At Digital Catapult we have the privilege to meet lots of leading-edge companies every week and, after a while, the things they have in common start to surface and become more noticeable. In the last few months, a few recurring challenges among early stage deep tech AI companies have caught our attention.

One of those challenges is around deep tech companies who want to develop platforms to license their AI solutions. Like many SaaS companies, they find that they often need early foundation clients to help build their foundations and prove out their concepts and gain those really important early revenues. Interestingly, AI businesses in particular, which are rooted in deep tech, tend to be quite diverse in the range of verticals they find themselves entering. This is frequently because the solutions their algorithms offer may be equally applied across many domains. The process that leads a company to find its first customer with a dataset they want to share is often a somewhat arbitrary and very time consuming process. That’s what gets the company kick-started and it is only when a client with data to be trained shows up, that it leads the business into a particular domain specialisation. So one of the challenges is how to retain focus within one domain or industry sector, rather than being diverted off into various different sectors which don’t complement each other and which, although they might happen to yield data-rich clients, will ultimately make it difficult for a small AI company to scale.

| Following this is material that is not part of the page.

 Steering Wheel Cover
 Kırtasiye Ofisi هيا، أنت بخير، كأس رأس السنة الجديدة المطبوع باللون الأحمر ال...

The argument is always made that the early customers of small tech companies will essentially pay to build the product and then the company can roll it out to everyone else and scale that way. This is a tried and tested method, and a sensible approach to pursue. Inevitably however, trying to find those early clients takes a long time and when you do sign them up, they want the work to be a pilot and to pay heavily discounted fees. Then they swamp the development teams with very particular and granular demands about how the integration with their legacy systems will work and what kind of APIs need to be created – in other words lots of questions which are very bespoke to that customer rather than generic and applicable across the board. So although useful cashflow revenue is generated, the company becomes almost entirely focussed on the needs of one or two early customers at the expense of developing a scaleable solution.

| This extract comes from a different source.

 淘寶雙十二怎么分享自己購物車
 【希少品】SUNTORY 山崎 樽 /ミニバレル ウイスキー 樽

Inevitably, these challenges which are familiar to many platform businesses, get more complicated in the context of AI companies. One reason for this is because the development team is almost invariably made up of a team of highly motivated, extremely well-qualified, sometimes academic folk, who love getting their brains around gnarly intellectually challenging problems. Clients of course love that they are getting groups of PhDs or post-doc’s focussed on their problems. The challenge for the company which wants to scale up, is that building out the “rinse and repeat” product that will enable it to scale requires an entirely different set of skills in a development team. Very often the platform development team needs to be made up of a totally different group of people and not the group around which the company was originally formed. The skills needed are very different from those of the algorithmic design and training team, and from the data cleaning team and indeed the data science team (who at the beginning of course are all the same people). The product development team requires strong user experience knowhow, great workflow design, and rigorous organisation of the information architecture. These are generally things that Machine Learning PhDs are less interested in. So in fact, very often, a product development team does not exist at all on the org chart and the company will require further capitalisation in order to be able to hire them.

Few of these considerations figures large in the minds of founding teams, who very often form around eminent academics or groups of graduating doctoral students. Yet, if they had stopped to consider how to scale the high-grade output of their AI dev team, they would recognise that other more established skills at equally challenging levels of accomplishment, may also be required in order to make scaling their output viable.